No one seems to get it…

Further investigation into the London fires yielded up what a lot of people think were the causes of the riots. The spark was most definitely the protests over the police shooting of a suspect, but is the spark really the case? Can you say that if you have an extraordinarily volatile environment that the single spark that starts the fire is really the cause? Isn’t the cause what created the volatile environment in the first place. But then, in the case of London, England what created the volatile environment?

Some people have put forward the thoughts that the government’s recent massive cutbacks on social programs, and the millions of lives that has affected in the country, as the primary reason the country was sitting in a powder keg state. Even though those measures were taken in order to save the country from bankruptcy or worse, being forced into the Eurozone to remain solvent, and in general the British people tend to take to hardship for necessity pretty well. But the U.S. is also seeing the same thing happen at all levels of government and while protesting is for sure on the rise, it isn’t violent and destructive in nature. So why is the U.K. special in this instance? Maybe it’s not, when you compare it to Greece, for instance, which saw riots on a massive scale due to government cutbacks. It’s a fine theory to think that, but ultimately it’s flawed, because almost no Britian was saying that that was why they were rioting. The Greeks were very vocal about why they were burning things, the English were not.

There are other theories out there as well, but I have to say I think everyone has missed the point entirely. The point is that there was no point. We all like to think that when people rise up in violence that there is a good reason, but in this instance there wasn’t. Not only was there no good reason, nobody was trying to hide that fact. For the most part, the rioters were simply that, rioters. They weren’t mad about anything in specific. They weren’t “taking things back from an oppressive majority/minority”. They weren’t destroying things to show the government that they meant business. They weren’t fighting back against an out of hand police force. It wasn’t gang violence taken out of hand. It was just a bunch of people who decided that instead of sitting inside and watching TV that evening that they would rather run down the street and burn down their neighbor’s store…just because.

That’s the cause: just because. That’s the fundamental problem with the question: What was the cause? There was no cause. There was merely the environment that made what happened a possibility. So now we go back to the problem, what caused the environment? It wasn’t the cutbacks, those were a little too recent to be the cause of such a violent and yet undirected uprising. The cutbacks may have been a contributing factor, but a very small one, and in a way most people would flat out deny. In order for the cutbacks to have been a large contributing factor then the English would have to have been fairly dependent on those things that were cutback. Which means that the government had a rather large amount of control over the average English person’s life.

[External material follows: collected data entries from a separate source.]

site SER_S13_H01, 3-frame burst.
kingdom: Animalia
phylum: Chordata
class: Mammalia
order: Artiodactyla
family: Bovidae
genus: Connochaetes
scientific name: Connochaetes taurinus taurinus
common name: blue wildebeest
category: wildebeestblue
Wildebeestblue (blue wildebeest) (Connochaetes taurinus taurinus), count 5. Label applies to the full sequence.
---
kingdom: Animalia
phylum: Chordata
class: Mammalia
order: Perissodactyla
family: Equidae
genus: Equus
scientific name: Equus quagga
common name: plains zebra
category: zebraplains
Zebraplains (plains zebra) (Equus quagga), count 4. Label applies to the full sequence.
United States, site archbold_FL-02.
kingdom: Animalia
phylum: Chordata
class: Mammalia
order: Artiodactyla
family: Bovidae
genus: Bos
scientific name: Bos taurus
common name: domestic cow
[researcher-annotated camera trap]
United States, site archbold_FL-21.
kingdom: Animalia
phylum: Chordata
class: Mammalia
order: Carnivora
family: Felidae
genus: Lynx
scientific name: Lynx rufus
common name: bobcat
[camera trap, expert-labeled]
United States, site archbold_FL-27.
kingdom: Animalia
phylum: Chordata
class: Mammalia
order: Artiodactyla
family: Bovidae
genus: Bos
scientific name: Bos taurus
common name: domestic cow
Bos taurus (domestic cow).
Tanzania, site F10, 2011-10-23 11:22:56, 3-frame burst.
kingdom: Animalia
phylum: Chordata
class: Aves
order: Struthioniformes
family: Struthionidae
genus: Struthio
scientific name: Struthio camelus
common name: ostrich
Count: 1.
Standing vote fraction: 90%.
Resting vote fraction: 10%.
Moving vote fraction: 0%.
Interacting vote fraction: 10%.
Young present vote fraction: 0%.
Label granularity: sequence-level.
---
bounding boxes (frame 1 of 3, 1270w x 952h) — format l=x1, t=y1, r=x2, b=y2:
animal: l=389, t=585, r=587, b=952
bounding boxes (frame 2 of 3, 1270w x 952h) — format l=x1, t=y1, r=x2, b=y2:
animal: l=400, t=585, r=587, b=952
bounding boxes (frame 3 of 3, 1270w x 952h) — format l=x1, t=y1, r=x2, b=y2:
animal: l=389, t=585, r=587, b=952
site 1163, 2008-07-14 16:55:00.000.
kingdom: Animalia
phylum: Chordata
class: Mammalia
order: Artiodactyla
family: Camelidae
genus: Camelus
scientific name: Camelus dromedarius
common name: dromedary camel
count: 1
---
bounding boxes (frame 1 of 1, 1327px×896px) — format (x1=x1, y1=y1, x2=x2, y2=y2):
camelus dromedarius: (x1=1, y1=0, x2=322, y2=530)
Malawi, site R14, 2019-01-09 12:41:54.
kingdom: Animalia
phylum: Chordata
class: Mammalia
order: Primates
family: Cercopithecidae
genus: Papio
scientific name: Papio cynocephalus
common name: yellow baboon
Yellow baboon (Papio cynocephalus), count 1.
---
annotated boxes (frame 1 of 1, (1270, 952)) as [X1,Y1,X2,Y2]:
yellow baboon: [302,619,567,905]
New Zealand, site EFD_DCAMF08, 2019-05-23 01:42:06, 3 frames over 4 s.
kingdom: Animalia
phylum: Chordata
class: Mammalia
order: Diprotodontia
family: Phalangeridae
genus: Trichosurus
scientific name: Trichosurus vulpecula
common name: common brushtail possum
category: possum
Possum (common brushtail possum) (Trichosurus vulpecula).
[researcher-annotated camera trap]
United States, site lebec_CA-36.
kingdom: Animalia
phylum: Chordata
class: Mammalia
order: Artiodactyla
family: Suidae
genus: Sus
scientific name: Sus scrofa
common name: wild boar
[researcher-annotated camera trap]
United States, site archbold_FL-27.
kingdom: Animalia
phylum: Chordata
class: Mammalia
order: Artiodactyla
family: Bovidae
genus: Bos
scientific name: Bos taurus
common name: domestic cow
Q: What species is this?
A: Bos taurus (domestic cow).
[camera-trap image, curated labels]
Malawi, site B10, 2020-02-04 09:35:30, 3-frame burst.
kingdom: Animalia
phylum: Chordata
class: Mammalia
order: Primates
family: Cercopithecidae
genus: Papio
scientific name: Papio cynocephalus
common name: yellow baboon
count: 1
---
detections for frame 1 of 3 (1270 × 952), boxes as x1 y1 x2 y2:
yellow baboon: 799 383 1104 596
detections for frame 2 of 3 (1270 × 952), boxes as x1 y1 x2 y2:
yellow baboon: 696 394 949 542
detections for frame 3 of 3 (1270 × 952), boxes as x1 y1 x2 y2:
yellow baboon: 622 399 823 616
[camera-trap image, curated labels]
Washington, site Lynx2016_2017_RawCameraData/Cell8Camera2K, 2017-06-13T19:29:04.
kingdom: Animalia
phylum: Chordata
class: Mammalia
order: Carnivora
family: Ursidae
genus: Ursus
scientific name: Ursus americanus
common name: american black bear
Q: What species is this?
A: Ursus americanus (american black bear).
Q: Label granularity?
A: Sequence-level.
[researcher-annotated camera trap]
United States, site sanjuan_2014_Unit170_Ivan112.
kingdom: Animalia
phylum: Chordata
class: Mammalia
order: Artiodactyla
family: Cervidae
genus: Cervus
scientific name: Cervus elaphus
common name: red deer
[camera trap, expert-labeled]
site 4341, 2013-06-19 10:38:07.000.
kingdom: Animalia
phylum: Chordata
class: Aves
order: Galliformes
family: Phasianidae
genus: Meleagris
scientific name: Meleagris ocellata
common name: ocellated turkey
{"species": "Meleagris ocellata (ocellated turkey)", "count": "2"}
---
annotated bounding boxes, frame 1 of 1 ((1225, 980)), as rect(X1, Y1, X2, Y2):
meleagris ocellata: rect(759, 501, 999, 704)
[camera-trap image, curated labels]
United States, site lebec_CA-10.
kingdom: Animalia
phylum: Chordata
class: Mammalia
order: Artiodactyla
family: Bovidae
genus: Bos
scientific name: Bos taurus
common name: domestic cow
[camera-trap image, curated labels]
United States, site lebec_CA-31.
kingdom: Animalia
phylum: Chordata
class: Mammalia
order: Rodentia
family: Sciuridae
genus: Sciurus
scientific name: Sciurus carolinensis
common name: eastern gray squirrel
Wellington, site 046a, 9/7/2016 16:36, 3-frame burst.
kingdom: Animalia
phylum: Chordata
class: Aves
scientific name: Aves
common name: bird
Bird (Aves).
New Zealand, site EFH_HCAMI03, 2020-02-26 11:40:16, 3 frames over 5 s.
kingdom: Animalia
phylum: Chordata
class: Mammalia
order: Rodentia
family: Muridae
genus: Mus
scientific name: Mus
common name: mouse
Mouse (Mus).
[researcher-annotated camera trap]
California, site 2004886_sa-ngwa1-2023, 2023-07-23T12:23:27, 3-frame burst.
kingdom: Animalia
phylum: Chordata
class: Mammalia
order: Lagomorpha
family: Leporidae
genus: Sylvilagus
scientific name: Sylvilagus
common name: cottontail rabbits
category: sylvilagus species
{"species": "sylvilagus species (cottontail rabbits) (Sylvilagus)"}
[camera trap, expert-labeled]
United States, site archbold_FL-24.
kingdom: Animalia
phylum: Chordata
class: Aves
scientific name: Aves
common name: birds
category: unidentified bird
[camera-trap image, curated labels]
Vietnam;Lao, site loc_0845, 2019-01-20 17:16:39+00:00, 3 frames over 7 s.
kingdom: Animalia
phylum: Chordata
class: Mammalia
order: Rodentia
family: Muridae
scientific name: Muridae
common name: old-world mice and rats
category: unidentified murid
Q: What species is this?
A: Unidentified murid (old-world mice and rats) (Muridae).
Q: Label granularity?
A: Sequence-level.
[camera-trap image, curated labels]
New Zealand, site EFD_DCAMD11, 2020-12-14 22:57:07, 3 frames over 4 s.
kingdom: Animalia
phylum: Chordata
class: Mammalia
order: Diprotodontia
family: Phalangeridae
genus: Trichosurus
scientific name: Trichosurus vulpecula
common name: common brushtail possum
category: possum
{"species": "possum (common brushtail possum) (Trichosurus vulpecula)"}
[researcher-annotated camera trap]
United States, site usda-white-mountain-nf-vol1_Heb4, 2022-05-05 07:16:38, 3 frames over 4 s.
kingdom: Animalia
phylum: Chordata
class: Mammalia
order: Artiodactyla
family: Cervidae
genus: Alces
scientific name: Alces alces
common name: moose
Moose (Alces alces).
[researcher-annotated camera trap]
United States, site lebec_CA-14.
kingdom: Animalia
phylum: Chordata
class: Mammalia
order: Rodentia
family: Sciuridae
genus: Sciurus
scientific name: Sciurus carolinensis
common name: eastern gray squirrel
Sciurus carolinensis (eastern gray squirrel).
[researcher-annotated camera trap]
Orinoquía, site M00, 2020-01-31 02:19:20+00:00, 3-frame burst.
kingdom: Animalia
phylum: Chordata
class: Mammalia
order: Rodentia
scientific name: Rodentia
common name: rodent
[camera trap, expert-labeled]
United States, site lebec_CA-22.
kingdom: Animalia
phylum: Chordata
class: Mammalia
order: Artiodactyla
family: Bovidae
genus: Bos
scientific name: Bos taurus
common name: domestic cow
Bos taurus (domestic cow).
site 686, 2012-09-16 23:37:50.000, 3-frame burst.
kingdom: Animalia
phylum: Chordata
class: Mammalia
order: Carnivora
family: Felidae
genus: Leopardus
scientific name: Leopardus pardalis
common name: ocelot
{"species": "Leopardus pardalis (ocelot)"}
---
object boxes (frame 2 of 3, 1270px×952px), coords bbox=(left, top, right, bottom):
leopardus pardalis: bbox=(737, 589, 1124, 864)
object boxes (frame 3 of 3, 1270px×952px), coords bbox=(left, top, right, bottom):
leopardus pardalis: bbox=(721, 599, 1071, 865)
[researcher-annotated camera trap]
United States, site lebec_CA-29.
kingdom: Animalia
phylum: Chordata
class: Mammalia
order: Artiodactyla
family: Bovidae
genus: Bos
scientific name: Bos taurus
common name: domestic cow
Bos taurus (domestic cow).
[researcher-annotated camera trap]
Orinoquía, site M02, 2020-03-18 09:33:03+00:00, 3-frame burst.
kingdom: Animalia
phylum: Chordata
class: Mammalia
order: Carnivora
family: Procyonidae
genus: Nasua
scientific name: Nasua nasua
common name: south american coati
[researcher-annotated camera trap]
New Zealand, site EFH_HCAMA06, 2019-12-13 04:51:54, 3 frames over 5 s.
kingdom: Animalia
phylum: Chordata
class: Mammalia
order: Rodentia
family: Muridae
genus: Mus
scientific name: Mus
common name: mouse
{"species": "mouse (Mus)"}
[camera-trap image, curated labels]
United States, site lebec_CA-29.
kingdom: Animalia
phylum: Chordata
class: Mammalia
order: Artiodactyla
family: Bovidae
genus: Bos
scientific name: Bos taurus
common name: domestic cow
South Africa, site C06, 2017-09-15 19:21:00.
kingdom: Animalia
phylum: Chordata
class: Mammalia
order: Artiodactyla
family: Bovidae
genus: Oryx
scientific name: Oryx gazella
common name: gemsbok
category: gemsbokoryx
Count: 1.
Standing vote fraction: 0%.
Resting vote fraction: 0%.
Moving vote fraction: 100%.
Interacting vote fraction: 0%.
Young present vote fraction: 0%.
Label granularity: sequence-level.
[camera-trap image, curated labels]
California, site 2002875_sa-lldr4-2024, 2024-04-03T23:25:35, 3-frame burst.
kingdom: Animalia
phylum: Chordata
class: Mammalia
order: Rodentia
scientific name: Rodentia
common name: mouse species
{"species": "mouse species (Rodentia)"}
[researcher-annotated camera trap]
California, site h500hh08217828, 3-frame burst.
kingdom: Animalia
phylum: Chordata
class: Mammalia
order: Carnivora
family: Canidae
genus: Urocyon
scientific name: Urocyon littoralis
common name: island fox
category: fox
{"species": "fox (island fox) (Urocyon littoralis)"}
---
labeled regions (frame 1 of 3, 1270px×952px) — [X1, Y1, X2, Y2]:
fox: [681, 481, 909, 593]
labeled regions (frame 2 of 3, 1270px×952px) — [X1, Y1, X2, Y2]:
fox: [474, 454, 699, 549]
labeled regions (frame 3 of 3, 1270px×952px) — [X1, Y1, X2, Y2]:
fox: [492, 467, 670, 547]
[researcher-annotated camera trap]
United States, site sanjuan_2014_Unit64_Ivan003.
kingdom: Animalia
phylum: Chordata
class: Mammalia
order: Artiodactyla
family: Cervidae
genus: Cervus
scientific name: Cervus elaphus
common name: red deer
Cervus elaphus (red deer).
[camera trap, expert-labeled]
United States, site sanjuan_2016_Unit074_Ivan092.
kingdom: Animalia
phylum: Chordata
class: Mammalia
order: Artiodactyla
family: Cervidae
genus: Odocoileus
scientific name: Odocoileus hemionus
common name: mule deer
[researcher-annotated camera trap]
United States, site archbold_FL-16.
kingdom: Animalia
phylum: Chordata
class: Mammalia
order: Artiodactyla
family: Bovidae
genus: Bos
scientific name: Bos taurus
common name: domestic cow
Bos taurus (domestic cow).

Ultimately what that points at is the idea that the English government was paying for so many things in the average English person’s life that cutting those things out would cause a major upheaval in every person in the country’s life. Having a situation like that would be bad, given that the government is beholden to economic forces in order to pay for things, and during bad times in the economy the entire population of the country would be screwed. Ultimately this points out that socialism is a bad call because it makes people so dependent on the government for survival that if that dependency is threatened then they might easily be convinced to rise up and destroy the very government they depended on. BUT, that’s not what happened here!

What happened here was a society of people who didn’t give a crap about law and order, deciding to take that ideal to the streets because they could get away with it. Like Penn, from Penn and Teller, says: Government is Force. When the government’s force falters, what does a society do? You can judge the character of a man a lot by seeing what he does in the dark. The same can be said for a society. In a vacuum, what would any given society do? A society that feels disenfranchised AND feels that life is meaningless will likely rise up and burn down their surroundings because they can. That’s what happened. Via social media, the population in the city was aware of where the force of government was, and knew where they could wreck mayhem free from the rule of law, and so they immediately seized the opportunity and got to burning. What has made the Londoners feel disenfranchised and that life has no meaning is the real question here.

I am of the personal opinion that rampant secularism, government corruption, and socialism are the root causes, but it’s an opinion. I have no data to back me up, just logical argument.